Mother's Day Kicks Off National Women's Health Week
Each year, Mother's Day kicks off National Women's Health Week. It's an awareness event that encourages women and girls to put their health first. That starts with making healthy choices and staying active.
The Centers for Disease Control and Prevention explained in 2021 that two out of every three caregivers in the United States are women. That means they're a core part of the structure to provide daily and regular support to children, adults, or people with chronic health issues. When caregivers are focused on others, they tend to neglect their own health. Preventative care gets pushed to the back burner. That allows for undetected health problems to creep up and put women caregivers at greater risk for poor physical and mental health.
Women's Health and COVID-19
This year's National Woman's Health Week marks two years of dealing with the COVID-19 pandemic. Extra physical, economic, and mental stress from the global health crisis has impacted the health of everyone including women.
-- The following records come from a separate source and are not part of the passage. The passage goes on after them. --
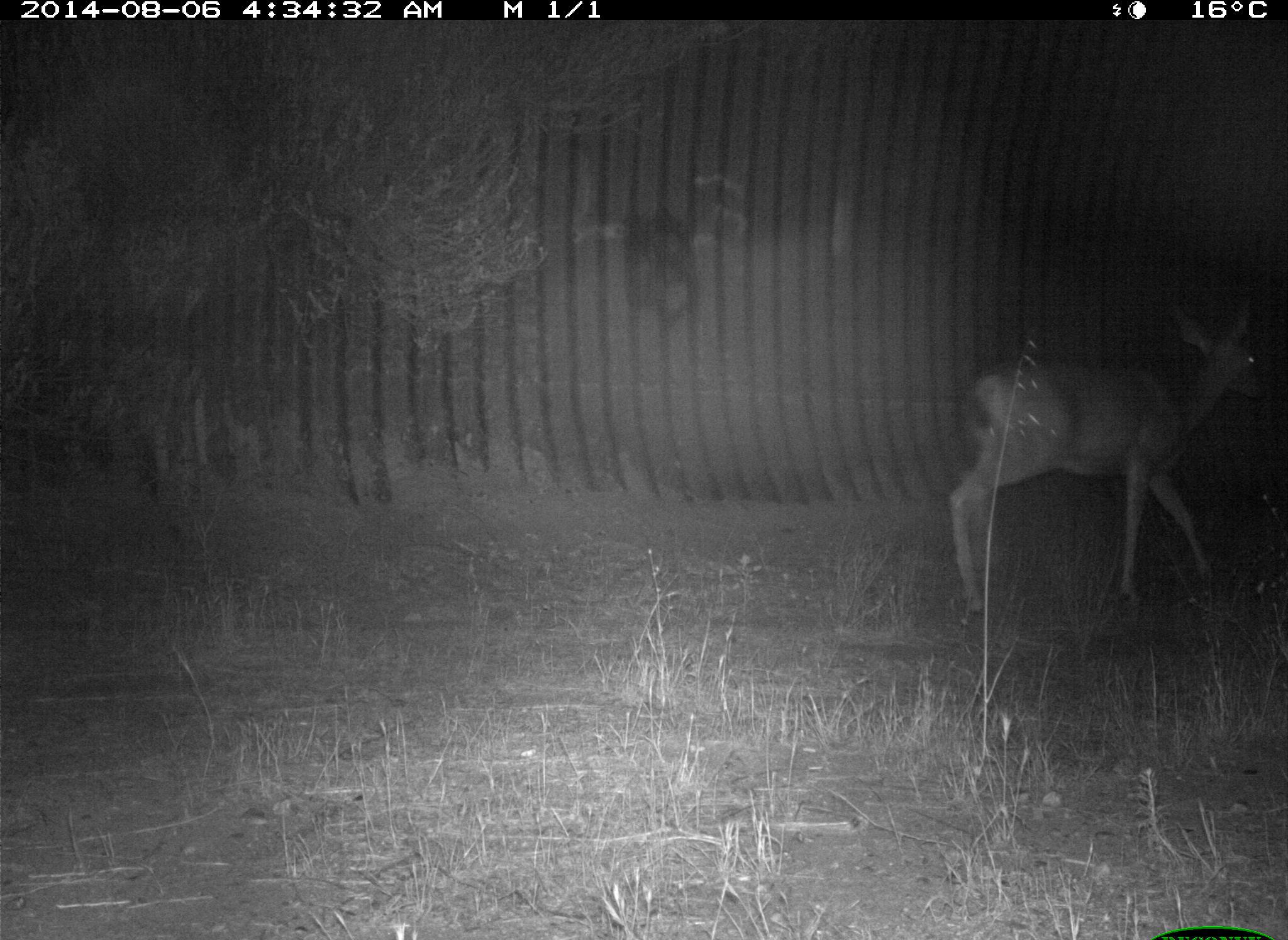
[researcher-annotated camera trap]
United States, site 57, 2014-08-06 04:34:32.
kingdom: Animalia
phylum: Chordata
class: Mammalia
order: Artiodactyla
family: Cervidae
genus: Odocoileus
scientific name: Odocoileus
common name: deer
Deer (Odocoileus).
The stats of how women have been impacted by the pandemic are startling. For example, a quarter of women report being financially worse off due to the pandemic. One reason is challenging working situations or the inability to work due to a lack of childcare. Also, rates of domestic violence and substance abuse went up as people were homebound due to COVID-19.
The emotional pain we experience drives us towards increased use of drugs and alcohol, explained Nazanin Silver, MD, MPH, FACOG, a gynecologic psychiatrist and co-director of UPMC Pinnacle Women’s Behavioral Health Specialists, in an interview with The American Journal of Managed Care® (AJMC®). “And we want to mitigate and decrease that emotional pain,” she said.
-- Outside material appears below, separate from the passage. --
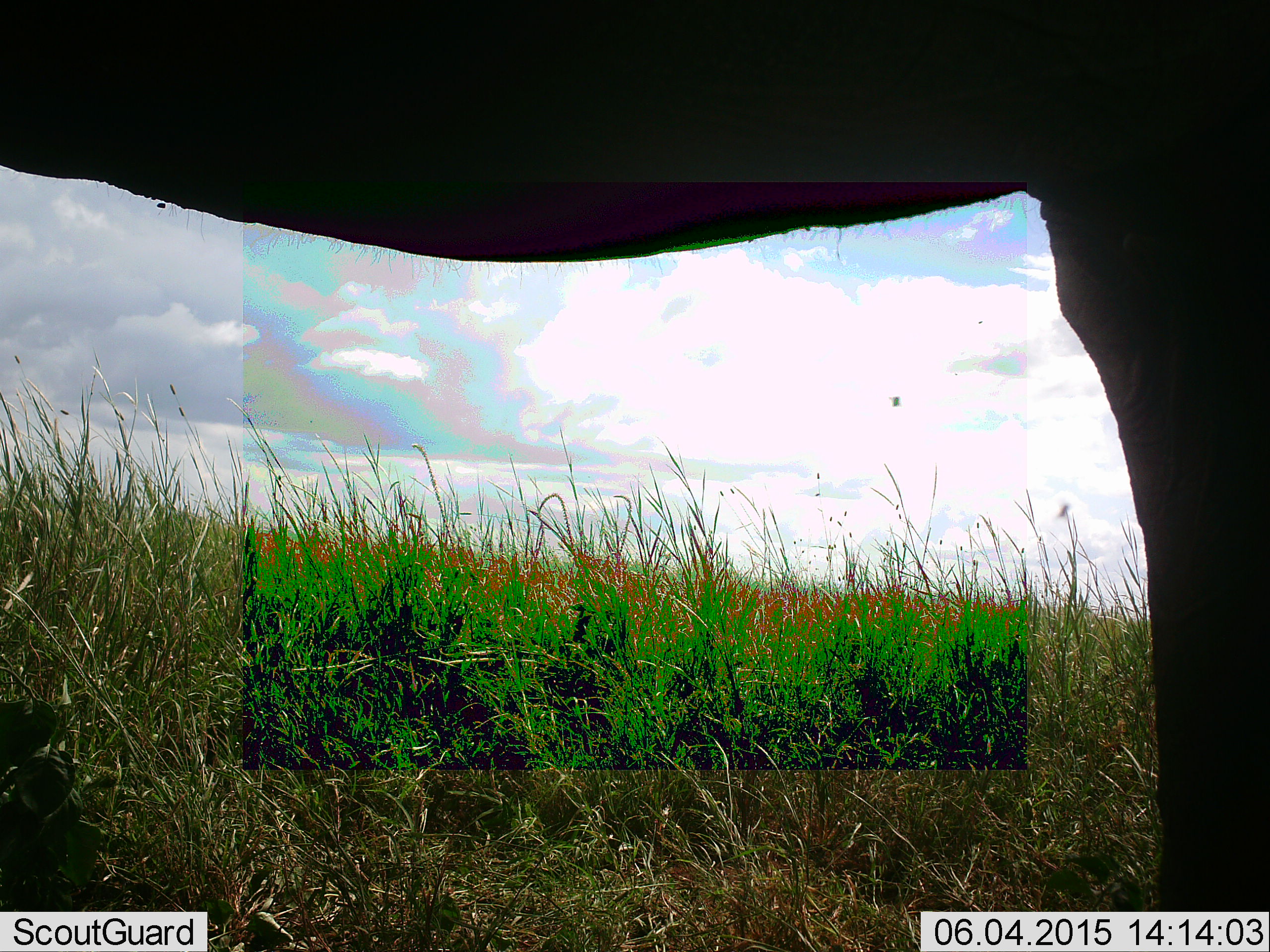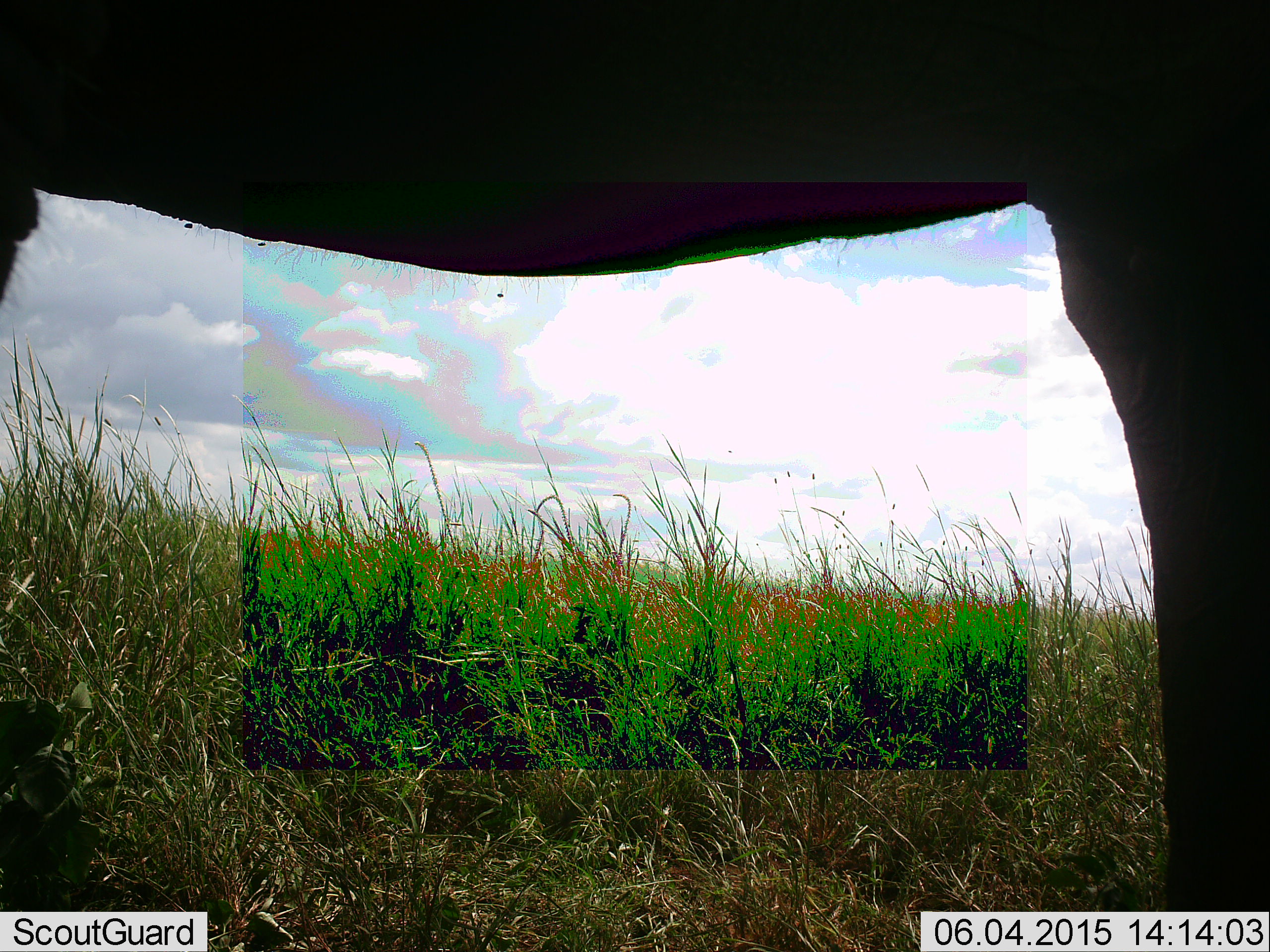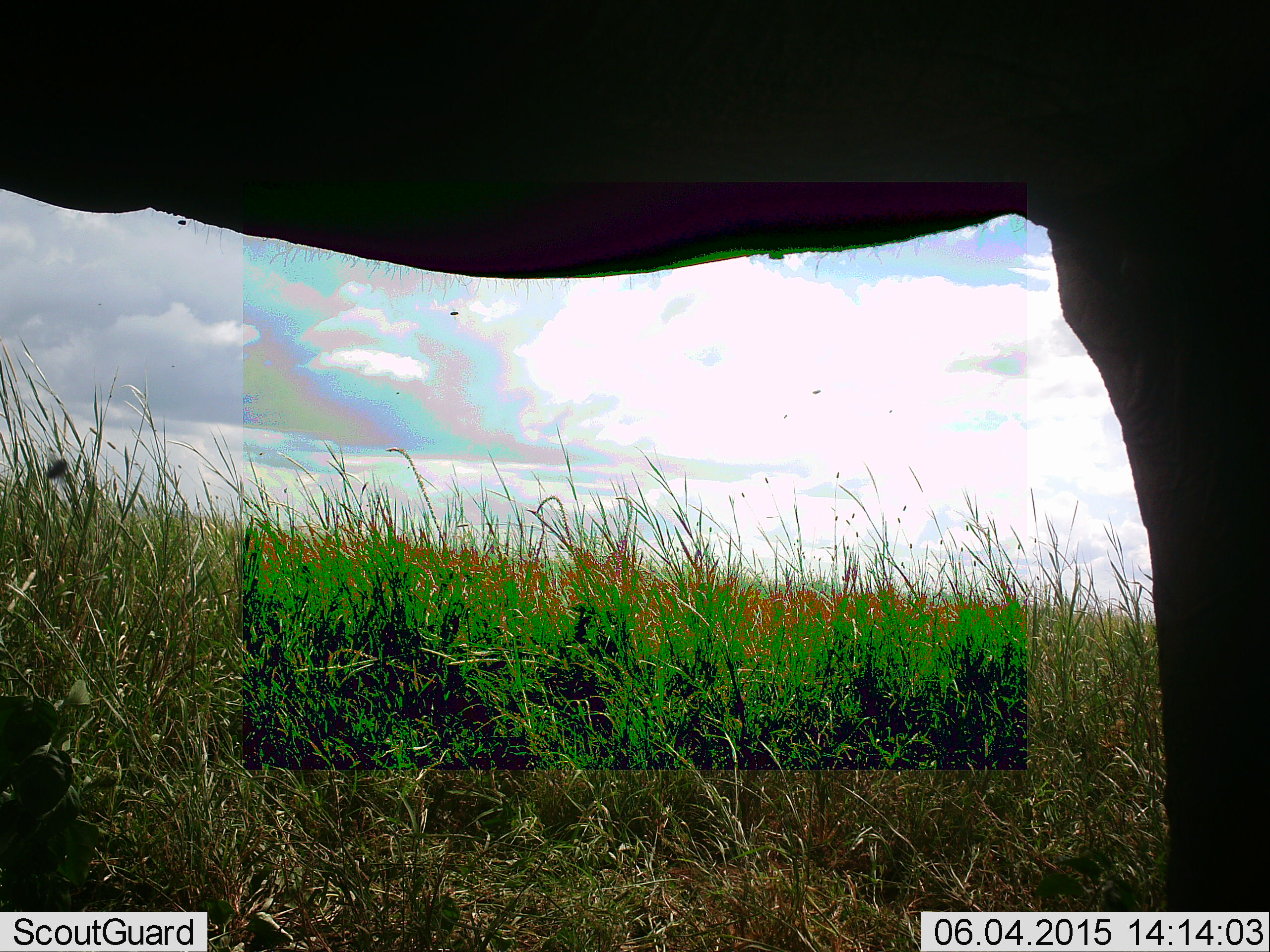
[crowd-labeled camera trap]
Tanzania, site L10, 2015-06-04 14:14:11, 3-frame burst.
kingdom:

For those who previously abused drugs and alcohol and were in recovery, the pandemic was a stressor for them and a potential trigger of relapse, Silver said. “For those who actually didn't have problems in the past utilizing these things and now have a problem, they have used it as a method to cope. It's not a healthy coping mechanism, but unfortunately, when your entire life just plummets downward people resort to very creative ways of mitigating their emotional pain,” she said.
Ways to Lead a Healthy Life
Make regular check-ups a priority. Determine what screenings need to be done based on your age and medical history. Explore preventive services and care benefits that are available for women at no extra cost.
Know your body. If something doesn't feel right or is concerning to you, go see a doctor. Write down questions or details about issues you experience so that you can discuss them with your doctor during your next appointment.
Eat a balanced diet. Be sure to include lots of lean proteins, fruits, and vegetables. Don't forget to add fat-free or low-fat milk and dairy products as well.
Avoid drinking, caffeine, and smoking. All three can have effects that increase the risk of health issues. If you do choose to do them, make sure you keep everything in moderation.
Get active. Physical activity improves all aspects of your health. It can lower your risk of heart disease and boost your mood.
Keep your mind healthy. Mental health matters. Manage stress by relaxing. Take time to unwind and do activities that you enjoy. If you need support, talk with someone you trust. Expressing your feelings can help you cope with anxiety. The Substance Abuse and Mental Health Services Administration (SAMHSA) runs a National Hotline that is free and confidential. It offers treatment referrals and information for people and families facing issues with mental health or substance abuse. Anyone who needs help can call 1-800-662-HELP (4357) 365 days a year, 24 hours a day.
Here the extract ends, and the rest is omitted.